═════ Source text

It is certain he got on well with scarcely anybody with whom he was thrown in his enterprises. He was of common origin, and always carried with him the need of assertion in an insecure position. He appears to us always self-conscious and ill at ease with gentlemen born. The captains of his own station resented his assumptions of superiority, and while he did not try to win them by an affectation of comradeship, he probably repelled those of better breeding by a swaggering manner. No doubt his want of advancement was partly due to want of influence, which better birth would have given him; but the plain truth is that he had a talent for making himself disagreeable to his associates. Unfortunately he never engaged in any enterprise with any one on earth who was so capable of conducting it as himself, and this fact he always made plain to his comrades. Skill he had in managing savages, but with his equals among whites he lacked tact, and knew not the secret of having his own way without seeming to have it. He was insubordinate, impatient of any authority over him, and unwilling to submit to discipline he did not himself impose.
Yet it must be said that he was less self-seeking than those who were with him in Virginia, making glory his aim rather than gain always; that he had a superior conception of what a colony should be, and how it should establish itself, and that his judgment of what was best was nearly always vindicated by the event. He was not the founder of the Virginia colony, its final success was not due to him, but it was owing almost entirely to his pluck and energy that it held on and maintained an existence during the two years and a half that he was with it at Jamestown. And to effect this mere holding on, with the vagabond crew that composed most of the colony, and with the extravagant and unintelligent expectations of the London Company, was a feat showing decided ability. He had the qualities fitting him to be an explorer and the leader of an expedition. He does not appear to have had the character necessary to impress his authority on a community. He was quarrelsome, irascible, and quick to fancy that his full value was not admitted. He shines most upon such small expeditions as the exploration of the Chesapeake; then his energy, self-confidence, shrewdness, inventiveness, had free play, and his pluck and perseverance are recognized as of the true heroic substance.

══════════

### Exercise instructions
A) Render this sentence from the character sketch in Spanish: "He had the qualities fitting him to be an explorer and the leader of an expedition."
B) Decide whether each statement agrees with the character sketch. Answer yes or no for each, and quote the words that settle it. (i) He founded the Virginia colony. (ii) He spent two and a half years with the colony at Jamestown. (iii) He aimed at gain rather than glory.
C) According to the character sketch, what expedition shows him at his best?

═════ Data extract

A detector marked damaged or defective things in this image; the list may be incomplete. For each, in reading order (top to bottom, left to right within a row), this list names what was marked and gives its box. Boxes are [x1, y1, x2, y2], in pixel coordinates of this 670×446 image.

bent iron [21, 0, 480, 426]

══════════

### Responses
A) Tenía las cualidades que lo hacían apto para ser explorador y jefe de una expedición.

B)
(i) No: "He was not the founder of the Virginia colony"
(ii) Yes: "during the two years and a half that he was with it at Jamestown"
(iii) No: "making glory his aim rather than gain always"

C) The exploration of the Chesapeake.